Description
Korean Chicken Wings are crispy, sticky, and spicy-sweet wings coated in a bold gochujang sauce. They’re perfect as an appetizer, party snack, or main dish served with rice or pickled vegetables.
Ingredients
- 2 lbs chicken wings, split and tips removed
- 1/2 cup all-purpose flour
- 1/2 cup cornstarch
- 1 tsp salt
- 1/2 tsp black pepper
- Oil for deep frying
- 2 tbsp vegetable oil
- 4 cloves garlic, minced
- 1-inch piece of ginger, grated
- 1/4 cup gochujang (Korean red chili paste)
- 2 tbsp soy sauce
- 2 tbsp rice vinegar
- 2 tbsp honey
- 1 tbsp brown sugar
- 1 tbsp sesame oil
- 1 tbsp sesame seeds (for garnish)
- 2 green onions, sliced (for garnish)
Instructions
- In a large bowl, toss chicken wings with flour, cornstarch, salt, and pepper until evenly coated.
- Heat oil in a deep fryer or large pot to 350°F (175°C). Fry wings in batches until golden and crispy, about 8–10 minutes. Drain on paper towels.

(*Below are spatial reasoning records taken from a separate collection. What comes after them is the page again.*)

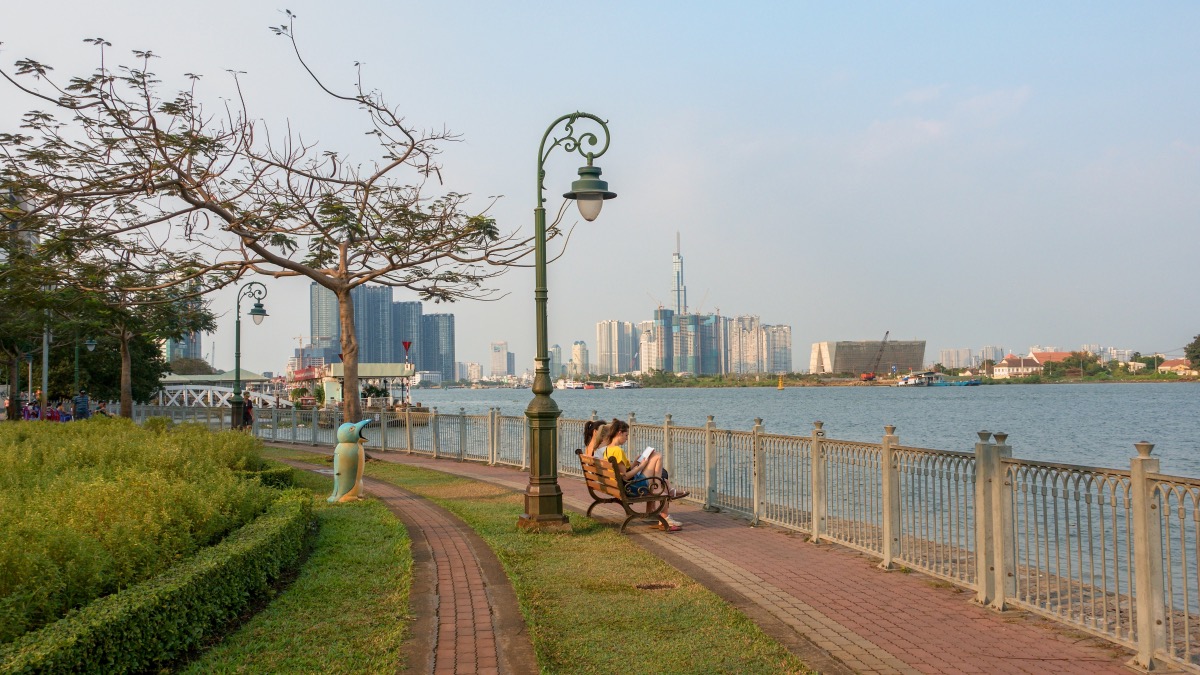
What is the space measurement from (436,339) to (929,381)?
99979 millimetres

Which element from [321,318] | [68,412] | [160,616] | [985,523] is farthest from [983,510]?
[321,318]

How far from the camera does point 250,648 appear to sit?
5.75 meters

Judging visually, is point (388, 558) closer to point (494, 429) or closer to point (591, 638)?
point (591, 638)

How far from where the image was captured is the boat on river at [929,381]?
178m

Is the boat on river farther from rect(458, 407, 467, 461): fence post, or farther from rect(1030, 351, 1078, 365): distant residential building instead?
rect(458, 407, 467, 461): fence post

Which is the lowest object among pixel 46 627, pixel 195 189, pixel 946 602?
pixel 946 602

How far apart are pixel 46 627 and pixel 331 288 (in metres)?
15.7

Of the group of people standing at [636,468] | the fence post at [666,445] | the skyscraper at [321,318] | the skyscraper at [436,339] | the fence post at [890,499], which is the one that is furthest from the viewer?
the skyscraper at [436,339]

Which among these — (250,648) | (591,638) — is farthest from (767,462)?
(250,648)

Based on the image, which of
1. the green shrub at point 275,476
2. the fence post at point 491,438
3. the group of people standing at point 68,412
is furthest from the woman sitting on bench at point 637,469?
the group of people standing at point 68,412

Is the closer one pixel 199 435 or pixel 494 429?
pixel 199 435

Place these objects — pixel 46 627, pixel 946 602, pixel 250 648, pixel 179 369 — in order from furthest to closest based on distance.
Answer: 1. pixel 179 369
2. pixel 946 602
3. pixel 250 648
4. pixel 46 627

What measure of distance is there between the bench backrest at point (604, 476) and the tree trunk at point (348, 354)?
395 inches

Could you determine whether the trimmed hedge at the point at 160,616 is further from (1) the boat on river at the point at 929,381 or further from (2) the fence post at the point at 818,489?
(1) the boat on river at the point at 929,381
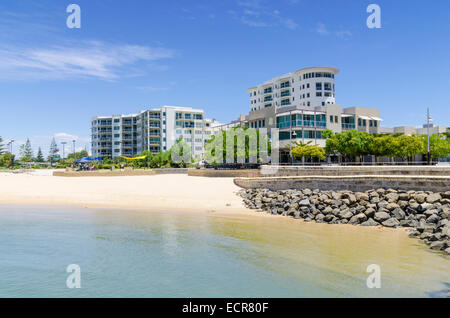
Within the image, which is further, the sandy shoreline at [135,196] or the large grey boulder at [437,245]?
the sandy shoreline at [135,196]

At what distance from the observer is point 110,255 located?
45.9ft

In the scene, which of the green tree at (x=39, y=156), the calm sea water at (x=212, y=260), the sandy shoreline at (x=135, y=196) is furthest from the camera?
the green tree at (x=39, y=156)

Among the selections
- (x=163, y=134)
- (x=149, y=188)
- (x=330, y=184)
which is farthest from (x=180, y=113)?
(x=330, y=184)

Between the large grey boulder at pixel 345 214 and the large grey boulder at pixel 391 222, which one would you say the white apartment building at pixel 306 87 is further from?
the large grey boulder at pixel 391 222

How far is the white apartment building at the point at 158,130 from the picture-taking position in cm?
11062

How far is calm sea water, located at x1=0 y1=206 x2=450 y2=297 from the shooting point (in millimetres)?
10461

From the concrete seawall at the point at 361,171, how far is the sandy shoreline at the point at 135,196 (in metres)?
5.36

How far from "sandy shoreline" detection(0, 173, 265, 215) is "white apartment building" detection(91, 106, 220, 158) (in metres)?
70.2

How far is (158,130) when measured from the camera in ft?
365

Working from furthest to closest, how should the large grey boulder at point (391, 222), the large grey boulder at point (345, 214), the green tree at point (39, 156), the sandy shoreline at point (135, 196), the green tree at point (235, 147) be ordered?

- In a saucepan over medium heat, add 2 tbsp vegetable oil and sauté garlic and ginger for 1–2 minutes.
- Stir in gochujang, soy sauce, rice vinegar, honey, brown sugar, and sesame oil. Simmer for 3–5 minutes until slightly thickened.
- Toss the fried wings in the sauce until evenly coated.
- Transfer to a serving platter and garnish with sesame seeds and green onions. Serve immediately.
Notes
- Double-fry the wings for extra crispiness: fry once, rest 5 minutes, then fry again for 2–3 minutes.
- Adjust gochujang for more or less spice.
- Serve with pickled radish or steamed rice for a complete meal.